WORK TASK: Retype, word for word, every line of the records below starting at the one that contains "site MTZ_S3_D07." and ending at the one that contains "common name: common duiker"; include both of those lines and nothing more.
+++
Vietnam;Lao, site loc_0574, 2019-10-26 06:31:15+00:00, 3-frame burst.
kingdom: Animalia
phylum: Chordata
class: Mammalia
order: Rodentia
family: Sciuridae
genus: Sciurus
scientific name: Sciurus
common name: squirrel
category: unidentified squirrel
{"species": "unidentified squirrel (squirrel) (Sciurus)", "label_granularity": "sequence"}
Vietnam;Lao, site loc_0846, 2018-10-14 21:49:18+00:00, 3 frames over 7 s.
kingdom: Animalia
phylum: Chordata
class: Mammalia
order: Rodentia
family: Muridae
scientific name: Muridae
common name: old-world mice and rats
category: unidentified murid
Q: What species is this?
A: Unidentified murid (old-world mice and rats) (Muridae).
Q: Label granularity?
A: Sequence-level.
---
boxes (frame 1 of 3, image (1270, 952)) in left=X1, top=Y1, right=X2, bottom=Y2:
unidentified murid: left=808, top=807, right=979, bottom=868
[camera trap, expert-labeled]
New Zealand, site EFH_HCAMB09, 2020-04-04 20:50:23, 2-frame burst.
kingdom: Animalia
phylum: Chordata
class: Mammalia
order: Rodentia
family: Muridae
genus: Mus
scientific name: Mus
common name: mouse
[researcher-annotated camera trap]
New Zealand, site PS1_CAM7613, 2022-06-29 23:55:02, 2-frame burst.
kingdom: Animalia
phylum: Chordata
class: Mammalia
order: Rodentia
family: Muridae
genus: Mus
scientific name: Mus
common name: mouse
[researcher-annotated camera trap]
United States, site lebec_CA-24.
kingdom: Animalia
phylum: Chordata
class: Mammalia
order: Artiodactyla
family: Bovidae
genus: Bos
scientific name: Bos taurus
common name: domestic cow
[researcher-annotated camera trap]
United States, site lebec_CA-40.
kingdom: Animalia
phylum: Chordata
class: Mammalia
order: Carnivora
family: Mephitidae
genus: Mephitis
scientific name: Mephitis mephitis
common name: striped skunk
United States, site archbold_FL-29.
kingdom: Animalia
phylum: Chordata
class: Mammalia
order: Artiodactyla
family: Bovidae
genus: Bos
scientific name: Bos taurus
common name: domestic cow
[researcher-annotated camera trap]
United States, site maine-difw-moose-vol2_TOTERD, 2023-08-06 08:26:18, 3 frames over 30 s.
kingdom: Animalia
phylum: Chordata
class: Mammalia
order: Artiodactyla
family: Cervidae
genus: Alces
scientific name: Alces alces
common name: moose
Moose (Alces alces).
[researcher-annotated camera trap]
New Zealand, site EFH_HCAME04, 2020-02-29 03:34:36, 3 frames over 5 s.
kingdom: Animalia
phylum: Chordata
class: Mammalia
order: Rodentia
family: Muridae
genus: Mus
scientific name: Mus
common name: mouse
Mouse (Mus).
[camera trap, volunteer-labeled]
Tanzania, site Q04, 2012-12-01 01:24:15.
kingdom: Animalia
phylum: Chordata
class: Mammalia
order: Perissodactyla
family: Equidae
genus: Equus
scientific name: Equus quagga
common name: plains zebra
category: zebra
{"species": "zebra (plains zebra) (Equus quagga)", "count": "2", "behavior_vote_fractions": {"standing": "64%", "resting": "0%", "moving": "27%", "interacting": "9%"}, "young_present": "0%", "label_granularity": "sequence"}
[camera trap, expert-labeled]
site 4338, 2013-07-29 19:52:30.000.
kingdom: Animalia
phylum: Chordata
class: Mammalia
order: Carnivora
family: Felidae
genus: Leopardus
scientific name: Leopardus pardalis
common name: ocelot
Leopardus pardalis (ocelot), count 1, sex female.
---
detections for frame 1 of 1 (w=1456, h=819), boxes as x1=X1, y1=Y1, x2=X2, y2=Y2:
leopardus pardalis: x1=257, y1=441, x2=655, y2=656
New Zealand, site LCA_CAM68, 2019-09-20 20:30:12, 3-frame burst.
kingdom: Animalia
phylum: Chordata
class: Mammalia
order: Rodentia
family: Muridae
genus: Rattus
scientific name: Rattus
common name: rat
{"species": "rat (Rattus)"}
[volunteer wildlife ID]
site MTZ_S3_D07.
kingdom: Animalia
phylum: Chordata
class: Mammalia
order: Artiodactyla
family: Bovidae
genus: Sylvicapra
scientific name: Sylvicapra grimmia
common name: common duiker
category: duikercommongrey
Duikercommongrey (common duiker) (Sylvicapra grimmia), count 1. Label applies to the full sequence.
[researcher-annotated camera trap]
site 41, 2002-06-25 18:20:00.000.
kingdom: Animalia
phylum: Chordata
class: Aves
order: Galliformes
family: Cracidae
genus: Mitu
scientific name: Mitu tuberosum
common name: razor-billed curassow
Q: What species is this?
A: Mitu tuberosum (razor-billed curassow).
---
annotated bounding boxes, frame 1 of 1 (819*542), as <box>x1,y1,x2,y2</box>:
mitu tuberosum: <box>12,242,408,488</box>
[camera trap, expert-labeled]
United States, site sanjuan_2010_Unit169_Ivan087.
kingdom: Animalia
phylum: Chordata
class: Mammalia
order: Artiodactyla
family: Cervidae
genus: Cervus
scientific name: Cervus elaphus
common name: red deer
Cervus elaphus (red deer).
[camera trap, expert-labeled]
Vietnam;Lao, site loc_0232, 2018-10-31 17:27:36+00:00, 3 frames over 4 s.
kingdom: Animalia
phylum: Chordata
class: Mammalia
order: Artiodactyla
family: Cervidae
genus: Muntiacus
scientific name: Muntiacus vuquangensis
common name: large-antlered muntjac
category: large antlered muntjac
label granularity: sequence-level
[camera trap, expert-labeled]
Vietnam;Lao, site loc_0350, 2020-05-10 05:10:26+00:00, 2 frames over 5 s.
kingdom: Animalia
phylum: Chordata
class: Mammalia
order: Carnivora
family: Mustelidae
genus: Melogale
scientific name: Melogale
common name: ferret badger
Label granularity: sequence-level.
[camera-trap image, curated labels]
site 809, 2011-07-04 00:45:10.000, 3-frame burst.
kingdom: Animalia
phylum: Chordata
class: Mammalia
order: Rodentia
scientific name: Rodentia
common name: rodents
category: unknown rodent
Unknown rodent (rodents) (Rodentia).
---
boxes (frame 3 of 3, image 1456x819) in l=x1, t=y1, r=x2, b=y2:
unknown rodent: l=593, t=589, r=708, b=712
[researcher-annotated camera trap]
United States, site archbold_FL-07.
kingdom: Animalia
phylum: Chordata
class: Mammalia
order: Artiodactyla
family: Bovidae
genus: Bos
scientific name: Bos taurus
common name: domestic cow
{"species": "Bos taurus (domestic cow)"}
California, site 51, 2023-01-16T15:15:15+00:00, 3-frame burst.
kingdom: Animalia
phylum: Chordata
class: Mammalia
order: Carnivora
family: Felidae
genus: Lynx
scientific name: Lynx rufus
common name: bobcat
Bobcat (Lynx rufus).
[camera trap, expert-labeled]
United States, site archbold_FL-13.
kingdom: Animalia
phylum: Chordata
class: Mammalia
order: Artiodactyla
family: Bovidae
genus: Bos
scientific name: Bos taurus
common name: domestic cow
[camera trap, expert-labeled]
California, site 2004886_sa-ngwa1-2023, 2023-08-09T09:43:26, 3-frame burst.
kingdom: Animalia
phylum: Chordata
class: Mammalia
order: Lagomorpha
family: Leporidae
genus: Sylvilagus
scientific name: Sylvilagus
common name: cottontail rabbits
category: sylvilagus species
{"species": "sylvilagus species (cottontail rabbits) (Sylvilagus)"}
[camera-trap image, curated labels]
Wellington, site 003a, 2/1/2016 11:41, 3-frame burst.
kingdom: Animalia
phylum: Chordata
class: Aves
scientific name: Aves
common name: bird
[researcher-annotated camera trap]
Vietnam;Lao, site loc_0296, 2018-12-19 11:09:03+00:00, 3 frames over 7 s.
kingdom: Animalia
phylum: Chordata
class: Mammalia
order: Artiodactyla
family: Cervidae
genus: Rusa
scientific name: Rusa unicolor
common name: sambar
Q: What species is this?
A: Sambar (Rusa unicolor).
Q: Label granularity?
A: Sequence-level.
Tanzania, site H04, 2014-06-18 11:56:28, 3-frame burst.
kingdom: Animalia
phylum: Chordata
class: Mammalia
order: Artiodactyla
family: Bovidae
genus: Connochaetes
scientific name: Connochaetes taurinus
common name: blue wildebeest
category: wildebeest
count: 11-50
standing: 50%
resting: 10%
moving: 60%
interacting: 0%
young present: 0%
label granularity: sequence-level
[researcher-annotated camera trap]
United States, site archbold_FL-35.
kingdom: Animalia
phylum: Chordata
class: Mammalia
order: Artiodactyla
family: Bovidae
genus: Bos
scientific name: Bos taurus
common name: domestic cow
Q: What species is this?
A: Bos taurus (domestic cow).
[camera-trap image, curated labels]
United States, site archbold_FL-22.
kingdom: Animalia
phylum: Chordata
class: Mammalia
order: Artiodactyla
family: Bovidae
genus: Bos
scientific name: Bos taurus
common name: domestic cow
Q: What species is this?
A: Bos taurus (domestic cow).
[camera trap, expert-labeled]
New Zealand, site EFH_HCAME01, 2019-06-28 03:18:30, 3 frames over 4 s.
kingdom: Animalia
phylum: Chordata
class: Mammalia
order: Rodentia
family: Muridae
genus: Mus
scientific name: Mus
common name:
+++
COMPLETED TASK:
site MTZ_S3_D07.
kingdom: Animalia
phylum: Chordata
class: Mammalia
order: Artiodactyla
family: Bovidae
genus: Sylvicapra
scientific name: Sylvicapra grimmia
common name: common duiker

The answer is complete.